Ian Balina, Founder & CEO, Token Metrics
The platform applies a hard liquidity filter to all Polymarket data: any prediction market with less than $100,000 in liquidity is excluded from the analysis entirely. This prevents low-volume or easily manipulated markets from distorting the signal. “Any markets that are illiquid, it will toss out,” Balina confirmed. “We built in that QA control.” The integration extends to premium signals too — non-crypto prediction markets are cross-referenced against traditional bookmaker odds APIs, with divergences surfaced as opportunities where the spread justifies it.
Filtering the Noise
Signal Verification and the Smart Money Score
For premium subscribers, Token Metrics goes well beyond headline filtering. When evaluating new token launches — the area of the market most susceptible to manufactured hype and coordinated promotion campaigns — the platform runs a layered verification process designed to separate genuine momentum from engineered noise.
What the Alpha Score Checks
Liquidity depth — tokens that can dry up rapidly are filtered first
Honeypot and scam checks on every DEX-listed token before flagging
Whale concentration — is the token heavily held by insiders positioned to exit?
Smart money wallets — do early holders have a track record of winning calls?
Polymarket cross-reference — is there a meaningful spread versus bookmaker consensus?

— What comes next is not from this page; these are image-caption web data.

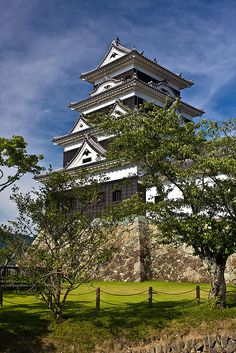 The Japanese build the most beautiful castles in the world...  Ōzu Castle #japan #ehime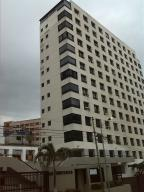 Apartamento en La Guaira Vargas,Macuto REF: 15-15943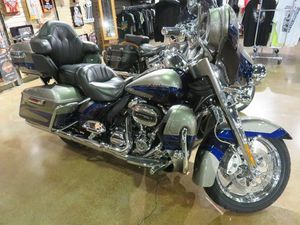 HARLEY-DAVIDSON FLHTKSE - CVO™ LIMITED 2017 USED MOTORCYCLE FOR SALE IN NIAGARA ON THE LAK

The core question the alpha score is designed to answer: is there genuine smart money in this token, or is it primarily held by insiders positioned to exit on retail buyers? Wallet-level analysis checks whether early holders have a track record of being positioned in successful projects before they broke out — a methodology that proved predictive in previous cycles and remains one of the most useful signals in a market full of coordinated promotion.
The Product Stack
Three Tiers, One Community Model
Token Metrics offers three plan structures built around different investor profiles. Each tier is additive — the deeper you go, the more research, community access, and multi-asset coverage you unlock.
Plan
Core Offering
Best For
Signal
Real-time alerts for tokens and Polymarket opportunities that clear all filtering thresholds
Active traders who want a processed, qualified feed — not raw data
Multi-asset investors who want macro context alongside crypto alpha
Round Table
Virtual community modelled on Tiger 21 — monthly sessions, portfolio stress-testing, conference coordination
Family offices, professional traders, and DeFi builders wanting peer-level intelligence sharing
The Round Table tier is the most distinctive — modelled explicitly on Tiger 21, the well-known high-net-worth investor network where members stress-test portfolios in front of peers. Token Metrics’ version is primarily virtual, with in-person coordination available at major crypto conferences. The emphasis is on qualified participants: family office managers, active DeFi builders, professional traders — people who want structured peer feedback rather than another Discord server.
The Token Model
$TMAI: Access as Ownership
Token Metrics also operates a native token — $TMAI — tradable on decentralised exchanges and centralised platforms including Gate, MEXC, and Bitpanda. Holding $TMAI unlocks access to the platform’s premium Discord server and full content layer, functioning as an alternative to a monthly subscription.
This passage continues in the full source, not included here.